== ENUNCIADO ==
Transcreva todo o material abaixo sem alterar nenhuma linha, mas deixe as imagens de fora da sua resposta.
•••
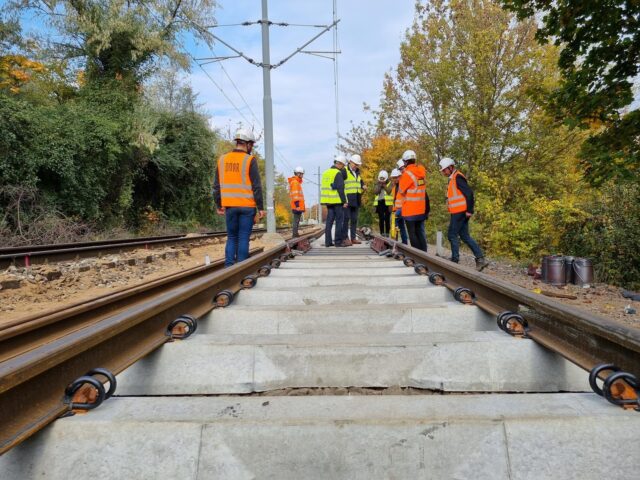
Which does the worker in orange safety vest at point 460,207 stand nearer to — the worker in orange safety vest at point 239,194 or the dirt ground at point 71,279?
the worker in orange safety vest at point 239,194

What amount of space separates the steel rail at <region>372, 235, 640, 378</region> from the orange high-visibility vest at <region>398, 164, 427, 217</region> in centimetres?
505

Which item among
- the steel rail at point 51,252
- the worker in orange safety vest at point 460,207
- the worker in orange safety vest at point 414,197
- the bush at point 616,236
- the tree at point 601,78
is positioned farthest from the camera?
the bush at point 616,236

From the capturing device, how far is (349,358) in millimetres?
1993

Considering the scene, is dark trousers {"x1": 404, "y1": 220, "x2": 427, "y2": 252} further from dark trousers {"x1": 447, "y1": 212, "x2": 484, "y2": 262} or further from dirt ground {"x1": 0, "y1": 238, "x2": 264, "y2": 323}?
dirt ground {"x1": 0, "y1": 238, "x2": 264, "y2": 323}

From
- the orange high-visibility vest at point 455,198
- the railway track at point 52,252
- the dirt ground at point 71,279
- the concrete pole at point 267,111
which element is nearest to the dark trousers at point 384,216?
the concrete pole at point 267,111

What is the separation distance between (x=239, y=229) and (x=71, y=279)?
•••
== RESPOSTA DO EXERCÍCIO ==
Which does the worker in orange safety vest at point 460,207 stand nearer to — the worker in orange safety vest at point 239,194 or the dirt ground at point 71,279?
the worker in orange safety vest at point 239,194

What amount of space separates the steel rail at <region>372, 235, 640, 378</region> from the orange high-visibility vest at <region>398, 164, 427, 217</region> in centimetres?
505

Which item among
- the steel rail at point 51,252
- the worker in orange safety vest at point 460,207
- the worker in orange safety vest at point 414,197
- the bush at point 616,236
- the tree at point 601,78
is positioned farthest from the camera?
the bush at point 616,236

From the capturing device, how far is (349,358) in millimetres?
1993

Considering the scene, is dark trousers {"x1": 404, "y1": 220, "x2": 427, "y2": 252} further from dark trousers {"x1": 447, "y1": 212, "x2": 484, "y2": 262} or further from dirt ground {"x1": 0, "y1": 238, "x2": 264, "y2": 323}?
dirt ground {"x1": 0, "y1": 238, "x2": 264, "y2": 323}

From
- the orange high-visibility vest at point 455,198
- the railway track at point 52,252
- the dirt ground at point 71,279
- the concrete pole at point 267,111
which element is nearest to the dark trousers at point 384,216?
the concrete pole at point 267,111

What is the separation distance between (x=239, y=229) and (x=71, y=279)?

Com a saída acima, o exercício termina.